今回の成果は、ユーザーセントリックアーキテクチャーをauサービスエリアのような大規模な通信環境へ適用するにあたって課題となる、無線信号処理の計算量および消費電力の増加を解決する技術を、お客さまの実利用を想定した環境において実証したものです。この成果を元に、今後、AP Clusterを形成するより高度な方式を検討し、さらなる計算量および消費電力の低減に取り組みます。
また、本実証結果を、多数の基地局を少ない光ファイバーで効率よく収容可能な光伝送技術「光ファイバー無線技術」と組み合わせるなど光と無線の融合を進め、基地局アンテナの低コスト・低環境負荷かつ迅速な展開が可能となる技術の研究開発を推進します。

 

なお、今回の研究成果は、国立研究開発法人情報通信研究機構の委託研究(採択番号00401)により得られたものです。

 

【関連する成果】
世界初 お客さま一人ひとりのニーズに応えるBeyond 5Gに向けた無線ネットワーク展開技術の実証に成功(2021年10月7日報道発表)

 

世界初 大容量化・エリア構築性に優れたモバイルネットワーク向け光ファイバー無線の伝送実験に成功(2020年12月7日報道発表)

 

 

<KDDI総合研究所の取り組み>
KDDIとKDDI総合研究所は、2030年を見据えた次世代社会構想「KDDI Accelerate5.0」を策定し、その具体化に向け、イノベーションを生むためのエコシステムの醸成に必要と考えられる「将来像」と「テクノロジー」の両面についてBeyond 5G/6Gホワイトペーパーにまとめました。両社は新たなライフスタイルの実現を目指し、7つのテクノロジーと、それらが密接に連携するオーケストレーション技術の研究開発を推進します。
今回の成果は7つのテクノロジーの中の「ネットワーク」に該当します。

 

 

(注1)複数の基地局アンテナを連携させ個々のお客さまに対する無線信号の品質を最適化する基地局構成技術。
(注2)2022年1月31日時点、KDDI総合研究所調べ。
(注3)APは、「Access Point(アクセスポイント)」の略で、基地局アンテナと同義。基地局において無線の送受信を行う機能を指す。AP Clusterは、APの集合体で、Cell-Free Massive MIMOにおいて、干渉低減などを含めた無線信号処理を行う範囲となる。
(注4)AP数400、端末数100を1km四方にランダム配置して、AP Cluster化技術の有無で、それぞれ20回の計算機シミュレーションを実施し、各端末が利用する平均AP数を算出した。この結果を用いて、計算量を比較したもの。
(注5)KDDIが提唱する次世代ネットワークアーキテクチャー。B5G/6G時代に多様化する通信ニーズに対して、最適な通信環境を提供するために、それぞれのユーザーに特定の基地局がサービスを提供するのではなく、複数の基地局が連携してサービスを提供する。次の文献にて発表済み。
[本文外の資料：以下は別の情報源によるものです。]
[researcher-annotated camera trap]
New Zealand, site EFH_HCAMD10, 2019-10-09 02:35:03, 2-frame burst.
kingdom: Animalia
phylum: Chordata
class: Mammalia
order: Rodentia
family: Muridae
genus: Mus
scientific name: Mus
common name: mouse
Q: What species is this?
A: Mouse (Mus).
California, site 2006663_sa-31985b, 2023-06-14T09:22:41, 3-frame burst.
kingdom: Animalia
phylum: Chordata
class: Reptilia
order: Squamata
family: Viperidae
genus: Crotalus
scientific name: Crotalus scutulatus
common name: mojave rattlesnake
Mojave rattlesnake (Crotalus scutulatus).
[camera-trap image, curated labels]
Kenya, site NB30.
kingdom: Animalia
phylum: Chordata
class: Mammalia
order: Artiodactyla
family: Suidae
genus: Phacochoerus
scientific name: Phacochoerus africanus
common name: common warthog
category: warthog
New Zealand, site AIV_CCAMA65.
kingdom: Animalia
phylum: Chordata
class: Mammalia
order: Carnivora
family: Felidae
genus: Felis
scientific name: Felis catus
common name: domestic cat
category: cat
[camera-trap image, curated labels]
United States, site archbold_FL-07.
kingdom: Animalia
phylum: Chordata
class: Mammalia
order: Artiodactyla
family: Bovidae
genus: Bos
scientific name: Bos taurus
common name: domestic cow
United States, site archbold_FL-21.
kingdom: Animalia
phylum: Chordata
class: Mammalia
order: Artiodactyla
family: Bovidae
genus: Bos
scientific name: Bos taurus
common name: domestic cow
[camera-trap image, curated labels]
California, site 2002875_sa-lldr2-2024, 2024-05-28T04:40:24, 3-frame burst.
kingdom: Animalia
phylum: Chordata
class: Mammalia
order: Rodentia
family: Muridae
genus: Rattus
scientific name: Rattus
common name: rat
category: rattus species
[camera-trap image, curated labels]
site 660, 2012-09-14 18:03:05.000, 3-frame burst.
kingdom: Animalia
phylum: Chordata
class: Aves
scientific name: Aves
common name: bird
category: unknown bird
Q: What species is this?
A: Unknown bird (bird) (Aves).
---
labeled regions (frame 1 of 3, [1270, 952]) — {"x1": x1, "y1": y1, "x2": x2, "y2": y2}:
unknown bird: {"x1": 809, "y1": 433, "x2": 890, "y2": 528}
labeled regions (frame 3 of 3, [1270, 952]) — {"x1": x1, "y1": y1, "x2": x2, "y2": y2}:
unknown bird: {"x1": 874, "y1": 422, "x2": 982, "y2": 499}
KDDI Beyond 5G/6G ホワイトペーパー(2021年3 月初版公開、2021年10月第2版公開) 
・K. Yamazaki, T. Ohseki, Y. Amano, H. Shinbo, T. Murakami, and Y. Kishi, “Proposal for a user-centric RAN architecture towards beyond 5G,” 2021 ITU Kaleidoscope Academic Conference, pp. 1–7, Dec. 2021.

 

※ニュースリリースに記載された情報は、発表日現在のものです。 商品・サービスの料金、サービス内容・仕様、お問い合わせ先などの情報は予告なしに変更されることがありますので、あらかじめご了承ください。